The wolf here was long believed to be an ancient sculpture, but recent analysis suggests that the sculpture dates back just to the middle ages. Whatever its date, this sculpture has symbolized Rome for centuries.

Ancient marble tablets,, 27 B.C.E. to 14 C.E.

On the back wall of this gallery, you’ll see fragments of ancient marble tablets listing Roman magistrates and military victors (these are called Fasti). The fragments are two thousand years old and were discovered in the Renaissance — a time when many ancient sculptures were coming to light.

Hall of Triumphs, Capitoline Museum

We’re in another beautiful gallery in the Capitoline Museums, this one is called the Hall of Triumphs, because the painting that we see along the top of the walls shows an ancient Roman triumphal celebration of a military victory.

But the stars of this room are two ancient bronze sculptures. Bronze sculptures rarely survived, since bronze is a valuable metal, it was often melted down and repurposed. Let’s start with the oldest one.

Capitoline Brutus, 4th-3rd century B.C.E. (Capitoline Museum

This sculpture got its name, “Brutus” (the founder of the ancient Roman republic) much later, and so we are unsure who this represents. He pushes his eyebrows together (the eyes are made of painted ivory), his jaw is tightly set, and he appears determined—even wise.

Boy Pulling a Thorn from his Foot, 1st century B.C.E.

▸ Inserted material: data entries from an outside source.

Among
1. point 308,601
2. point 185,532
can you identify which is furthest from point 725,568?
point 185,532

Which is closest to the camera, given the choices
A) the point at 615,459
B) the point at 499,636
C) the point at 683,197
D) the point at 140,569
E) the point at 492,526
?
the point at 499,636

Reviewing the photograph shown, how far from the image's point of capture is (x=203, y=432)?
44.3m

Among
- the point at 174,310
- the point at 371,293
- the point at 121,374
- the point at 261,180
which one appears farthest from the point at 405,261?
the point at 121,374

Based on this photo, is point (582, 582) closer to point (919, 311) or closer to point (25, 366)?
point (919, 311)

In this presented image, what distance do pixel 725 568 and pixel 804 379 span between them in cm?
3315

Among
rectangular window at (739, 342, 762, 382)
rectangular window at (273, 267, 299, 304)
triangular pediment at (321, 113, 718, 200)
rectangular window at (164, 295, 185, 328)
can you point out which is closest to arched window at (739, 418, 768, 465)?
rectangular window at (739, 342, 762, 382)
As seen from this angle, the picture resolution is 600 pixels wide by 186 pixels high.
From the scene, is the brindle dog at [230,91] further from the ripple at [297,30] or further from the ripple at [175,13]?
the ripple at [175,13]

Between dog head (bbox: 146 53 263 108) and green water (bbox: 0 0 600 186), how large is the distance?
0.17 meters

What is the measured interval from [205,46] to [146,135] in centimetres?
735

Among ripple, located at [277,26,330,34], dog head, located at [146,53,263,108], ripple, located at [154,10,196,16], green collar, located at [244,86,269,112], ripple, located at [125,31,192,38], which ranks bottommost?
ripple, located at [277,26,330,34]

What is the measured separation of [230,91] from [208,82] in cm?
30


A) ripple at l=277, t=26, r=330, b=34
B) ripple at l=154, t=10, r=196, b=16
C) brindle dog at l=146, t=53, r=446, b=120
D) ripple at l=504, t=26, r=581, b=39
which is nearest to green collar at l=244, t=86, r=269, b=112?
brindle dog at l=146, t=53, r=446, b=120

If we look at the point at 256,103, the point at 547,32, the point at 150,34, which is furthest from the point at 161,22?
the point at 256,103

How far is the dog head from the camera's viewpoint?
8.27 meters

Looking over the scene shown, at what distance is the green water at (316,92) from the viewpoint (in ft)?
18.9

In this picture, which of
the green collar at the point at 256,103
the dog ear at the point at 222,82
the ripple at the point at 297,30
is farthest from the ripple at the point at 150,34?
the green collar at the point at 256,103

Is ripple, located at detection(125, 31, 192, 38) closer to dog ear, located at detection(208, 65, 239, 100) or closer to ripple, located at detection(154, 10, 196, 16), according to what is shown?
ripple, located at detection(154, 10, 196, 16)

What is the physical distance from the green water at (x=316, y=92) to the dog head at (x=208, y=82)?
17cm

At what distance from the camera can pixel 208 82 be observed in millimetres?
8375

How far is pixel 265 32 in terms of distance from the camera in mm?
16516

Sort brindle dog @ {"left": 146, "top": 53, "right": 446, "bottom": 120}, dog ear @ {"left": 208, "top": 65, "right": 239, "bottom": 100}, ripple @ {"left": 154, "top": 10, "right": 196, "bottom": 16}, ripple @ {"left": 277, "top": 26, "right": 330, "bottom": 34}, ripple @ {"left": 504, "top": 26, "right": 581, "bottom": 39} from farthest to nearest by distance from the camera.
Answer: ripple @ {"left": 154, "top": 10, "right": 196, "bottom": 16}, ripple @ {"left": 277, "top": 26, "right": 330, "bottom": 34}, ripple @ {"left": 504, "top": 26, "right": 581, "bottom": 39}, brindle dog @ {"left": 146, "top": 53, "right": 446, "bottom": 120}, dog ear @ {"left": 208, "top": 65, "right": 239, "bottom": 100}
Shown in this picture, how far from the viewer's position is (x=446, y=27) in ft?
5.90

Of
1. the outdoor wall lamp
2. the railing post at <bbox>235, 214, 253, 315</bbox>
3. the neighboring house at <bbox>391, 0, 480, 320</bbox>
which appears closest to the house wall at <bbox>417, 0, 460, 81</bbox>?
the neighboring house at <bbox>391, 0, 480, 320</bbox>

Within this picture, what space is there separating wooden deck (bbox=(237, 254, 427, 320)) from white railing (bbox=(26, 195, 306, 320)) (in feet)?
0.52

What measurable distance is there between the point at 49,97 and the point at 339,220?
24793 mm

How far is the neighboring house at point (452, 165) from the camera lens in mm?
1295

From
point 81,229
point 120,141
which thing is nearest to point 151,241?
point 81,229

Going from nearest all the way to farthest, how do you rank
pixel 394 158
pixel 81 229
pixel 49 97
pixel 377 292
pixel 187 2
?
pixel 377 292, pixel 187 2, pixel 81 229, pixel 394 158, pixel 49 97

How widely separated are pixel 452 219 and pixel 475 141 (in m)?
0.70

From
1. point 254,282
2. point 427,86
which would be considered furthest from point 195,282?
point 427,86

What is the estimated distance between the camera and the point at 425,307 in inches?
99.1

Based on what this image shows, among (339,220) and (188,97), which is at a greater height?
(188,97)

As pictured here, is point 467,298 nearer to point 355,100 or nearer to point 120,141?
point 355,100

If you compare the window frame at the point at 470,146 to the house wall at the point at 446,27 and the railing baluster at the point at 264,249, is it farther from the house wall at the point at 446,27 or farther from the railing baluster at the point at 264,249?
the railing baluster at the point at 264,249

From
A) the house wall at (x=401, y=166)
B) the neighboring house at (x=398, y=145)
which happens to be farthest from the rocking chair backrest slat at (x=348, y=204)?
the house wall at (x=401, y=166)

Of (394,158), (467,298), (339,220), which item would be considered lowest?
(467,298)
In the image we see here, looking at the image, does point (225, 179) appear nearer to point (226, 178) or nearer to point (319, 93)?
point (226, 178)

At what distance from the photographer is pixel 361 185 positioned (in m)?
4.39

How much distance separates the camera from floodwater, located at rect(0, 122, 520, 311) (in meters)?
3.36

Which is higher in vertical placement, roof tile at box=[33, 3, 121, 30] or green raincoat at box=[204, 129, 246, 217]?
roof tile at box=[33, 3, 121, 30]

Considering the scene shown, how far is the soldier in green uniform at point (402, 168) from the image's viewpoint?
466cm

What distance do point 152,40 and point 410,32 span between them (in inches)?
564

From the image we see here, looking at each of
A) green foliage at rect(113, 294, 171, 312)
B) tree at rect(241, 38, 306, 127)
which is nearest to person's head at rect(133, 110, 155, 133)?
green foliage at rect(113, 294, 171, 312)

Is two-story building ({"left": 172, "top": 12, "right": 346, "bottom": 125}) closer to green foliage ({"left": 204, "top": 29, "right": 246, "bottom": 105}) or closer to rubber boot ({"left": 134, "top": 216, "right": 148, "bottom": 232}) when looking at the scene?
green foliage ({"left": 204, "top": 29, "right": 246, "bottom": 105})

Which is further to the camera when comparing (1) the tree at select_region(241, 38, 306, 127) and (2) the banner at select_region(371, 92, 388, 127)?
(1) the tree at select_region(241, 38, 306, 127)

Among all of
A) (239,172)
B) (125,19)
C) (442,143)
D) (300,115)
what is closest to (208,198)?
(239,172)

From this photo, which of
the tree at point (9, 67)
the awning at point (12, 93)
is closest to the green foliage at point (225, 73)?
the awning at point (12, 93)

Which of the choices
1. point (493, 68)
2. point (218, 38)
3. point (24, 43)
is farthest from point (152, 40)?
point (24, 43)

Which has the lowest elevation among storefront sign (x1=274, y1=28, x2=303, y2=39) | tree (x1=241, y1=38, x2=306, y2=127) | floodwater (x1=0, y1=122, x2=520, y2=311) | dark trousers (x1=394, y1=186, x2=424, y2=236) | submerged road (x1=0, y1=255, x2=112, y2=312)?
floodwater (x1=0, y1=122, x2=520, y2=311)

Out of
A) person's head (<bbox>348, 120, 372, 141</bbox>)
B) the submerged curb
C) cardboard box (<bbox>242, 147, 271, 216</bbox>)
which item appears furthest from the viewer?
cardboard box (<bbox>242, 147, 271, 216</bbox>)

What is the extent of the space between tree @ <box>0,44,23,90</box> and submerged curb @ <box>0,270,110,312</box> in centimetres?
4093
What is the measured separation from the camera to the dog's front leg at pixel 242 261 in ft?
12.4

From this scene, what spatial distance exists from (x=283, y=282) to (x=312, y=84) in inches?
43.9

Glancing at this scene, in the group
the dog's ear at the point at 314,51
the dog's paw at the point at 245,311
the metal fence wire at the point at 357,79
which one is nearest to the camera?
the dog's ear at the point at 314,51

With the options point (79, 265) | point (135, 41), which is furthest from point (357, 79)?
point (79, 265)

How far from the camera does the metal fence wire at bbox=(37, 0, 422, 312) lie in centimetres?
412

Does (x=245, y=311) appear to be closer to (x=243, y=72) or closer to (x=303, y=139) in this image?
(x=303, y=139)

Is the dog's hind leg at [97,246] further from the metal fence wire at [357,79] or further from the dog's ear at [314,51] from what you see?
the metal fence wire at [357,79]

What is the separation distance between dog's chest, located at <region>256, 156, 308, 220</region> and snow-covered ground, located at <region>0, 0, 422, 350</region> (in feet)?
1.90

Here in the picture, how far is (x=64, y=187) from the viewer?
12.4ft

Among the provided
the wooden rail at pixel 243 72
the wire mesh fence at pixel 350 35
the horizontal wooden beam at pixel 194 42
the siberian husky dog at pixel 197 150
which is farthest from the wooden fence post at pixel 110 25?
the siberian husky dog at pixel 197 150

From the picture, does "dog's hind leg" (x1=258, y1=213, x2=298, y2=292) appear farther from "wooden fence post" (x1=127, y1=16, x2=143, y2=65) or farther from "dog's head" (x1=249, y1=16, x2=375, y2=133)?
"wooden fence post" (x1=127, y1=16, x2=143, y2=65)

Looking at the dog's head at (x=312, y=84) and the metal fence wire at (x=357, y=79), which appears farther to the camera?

This beautiful bronze sculpture of a boy pulling a thorn from his foot shows a moment of intense concentration and a complex pose (weight shifted to his right, head down, and one shoulder lifted to twist the foot upward).

Hall of the Galatian, Capitoline Museum, Rome

We’re now in the Hall of the Galatian in the Capitoline Museum in Rome, named for the famous sculpture in the center of the room, known as the Dying Gaul or Dying Galatian.

There are few sculptures that pack as much of an emotional punch as this one does. This exploration of emotion was typical of art from the Hellenistic period (c. 323-31 B.C.E.).

Dying Gaul, Roman marble copy of a bronze original

This figure has been wounded in battle, and is slowly losing his strength, and dying. Look closely to see the wound in his chest. We admire his athletic body, and imagine that only a very powerful enemy could have wounded a man this strong.

Pont du Gard, Nîmes, France, c. 16 B.C.E.

The Romans were amazing engineers. We’re in the south of France (which was part of the Roman Empire) looking at an aqueduct that crosses the Gard River (hence the name, Pont du Gard—pont means bridge in French).

An aqueduct is, essentially, a roadway for water. This aqueduct carried water along 50 kilometers into the city of Nîmes. The water flowed within a covered channel at the top of the aqueduct, and thanks to gravity, it moved downhill toward the city.

Looking closer at the Pont du Gard

The rhythm of the round arches tells us that the Romans were not simply interested in the utility of this aqueduct but also its beauty. The lower level is still used, just as it was in ancient Rome, to cross the river by foot.

Forum, Pompeii

Every Roman city had a large public space for temples and government buildings, called the forum, and we’re standing just inside the forum of Pompeii, a thriving Roman city until it was destroyed by the eruption of a volcano—Mt. Vesuvius— in 79 C.E.

In fact you can make out Mt. Vesuvius in the distance. Pompeii was covered in lava, pumice and ash and as a result, largely preserved the way it was on the day of the volcanic eruption.

The basilica in the forum of Pompeii

One of the most important buildings in any forum was the basilica, usually used for administrative business. This was once an impressive building, with tall columns on either side of a large central space covered by a flat roof (the column bases are still standing).